> [SOURCE EXCERPT]
A very powerful insight indeed. Why else would one carry a phone but to connect? It is amongst the most basic of the function of category. But the question that arises in my mind, is it good enough to bring in new customers to grameenphone? Is that the customers are looking for? Of course the advertisings are just rolling out so it is a bit presumptuous of me start guessing the purpose of the campaign.
So what did I think of the actual ad? A railway station and a chance encounter between old lovers. Quite an interesting setting and Amitabh Reza’s execution of the script was wonderful. Very poetic indeed. Quite a few people will like it. Some swoon over it. But I get the distinct feeling where have I seen it before?
The story line has a few holes in it as well. Our protagonist seems to have his ex-flames number and knows that she is still unmarried after all these years. So why didn’t he try to “stay close” earlier? Hmmm… I have broken the 1st Golden Rule of Cinema – “Thou shalt not question the holes in the plot!”
I would wait till the whole campaign roles out before making my mind up about if I like it or not, but right now, I’m sitting on the fence.
On production value I’ll give it a 7 on 10. On originality a 4. Overall: let’s wait.

> [PROVIDED RECORDS]
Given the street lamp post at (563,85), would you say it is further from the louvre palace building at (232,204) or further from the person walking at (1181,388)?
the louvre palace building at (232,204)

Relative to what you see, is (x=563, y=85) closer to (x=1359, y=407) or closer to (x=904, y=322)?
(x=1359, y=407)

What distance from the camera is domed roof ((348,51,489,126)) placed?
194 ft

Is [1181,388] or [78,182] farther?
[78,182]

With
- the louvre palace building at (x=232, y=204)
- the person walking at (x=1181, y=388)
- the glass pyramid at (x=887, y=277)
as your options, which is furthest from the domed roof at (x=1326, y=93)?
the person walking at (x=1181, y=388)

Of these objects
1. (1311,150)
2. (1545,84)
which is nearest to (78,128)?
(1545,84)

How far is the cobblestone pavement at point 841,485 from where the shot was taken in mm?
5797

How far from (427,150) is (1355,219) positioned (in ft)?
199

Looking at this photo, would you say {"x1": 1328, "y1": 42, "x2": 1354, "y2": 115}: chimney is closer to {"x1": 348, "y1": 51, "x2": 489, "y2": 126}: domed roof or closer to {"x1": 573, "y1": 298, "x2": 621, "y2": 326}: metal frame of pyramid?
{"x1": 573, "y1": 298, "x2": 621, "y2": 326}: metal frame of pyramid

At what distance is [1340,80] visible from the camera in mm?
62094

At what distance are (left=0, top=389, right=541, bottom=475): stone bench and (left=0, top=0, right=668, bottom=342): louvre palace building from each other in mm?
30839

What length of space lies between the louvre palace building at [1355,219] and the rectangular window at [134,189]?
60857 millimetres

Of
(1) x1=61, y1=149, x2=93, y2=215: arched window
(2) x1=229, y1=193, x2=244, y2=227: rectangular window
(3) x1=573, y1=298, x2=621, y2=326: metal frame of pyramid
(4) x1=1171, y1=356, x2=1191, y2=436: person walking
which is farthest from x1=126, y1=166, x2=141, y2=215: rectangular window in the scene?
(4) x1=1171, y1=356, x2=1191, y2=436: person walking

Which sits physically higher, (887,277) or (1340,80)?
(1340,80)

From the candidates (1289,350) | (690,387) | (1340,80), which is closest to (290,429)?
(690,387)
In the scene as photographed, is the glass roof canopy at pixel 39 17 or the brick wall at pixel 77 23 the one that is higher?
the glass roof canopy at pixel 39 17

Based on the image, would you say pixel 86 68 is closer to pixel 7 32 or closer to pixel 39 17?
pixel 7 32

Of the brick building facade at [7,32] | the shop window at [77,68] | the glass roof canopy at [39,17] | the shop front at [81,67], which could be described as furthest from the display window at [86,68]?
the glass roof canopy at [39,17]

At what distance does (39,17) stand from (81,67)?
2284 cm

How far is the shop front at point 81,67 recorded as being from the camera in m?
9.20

> [REQUIRED WORK]
A - According to the ad review, who executed the script for the ad?
B - Revise the ad review by writing out everything from "So what did" down to "Overall: let’s wait.", with "railway station" changed to "bus terminal".

> [EXERCISE ANSWERS]
A - Amitabh Reza

B -
So what did I think of the actual ad? A bus terminal and a chance encounter between old lovers. Quite an interesting setting and Amitabh Reza’s execution of the script was wonderful. Very poetic indeed. Quite a few people will like it. Some swoon over it. But I get the distinct feeling where have I seen it before?
The story line has a few holes in it as well. Our protagonist seems to have his ex-flames number and knows that she is still unmarried after all these years. So why didn’t he try to “stay close” earlier? Hmmm… I have broken the 1st Golden Rule of Cinema – “Thou shalt not question the holes in the plot!”
I would wait till the whole campaign roles out before making my mind up about if I like it or not, but right now, I’m sitting on the fence.
On production value I’ll give it a 7 on 10. On originality a 4. Overall: let’s wait.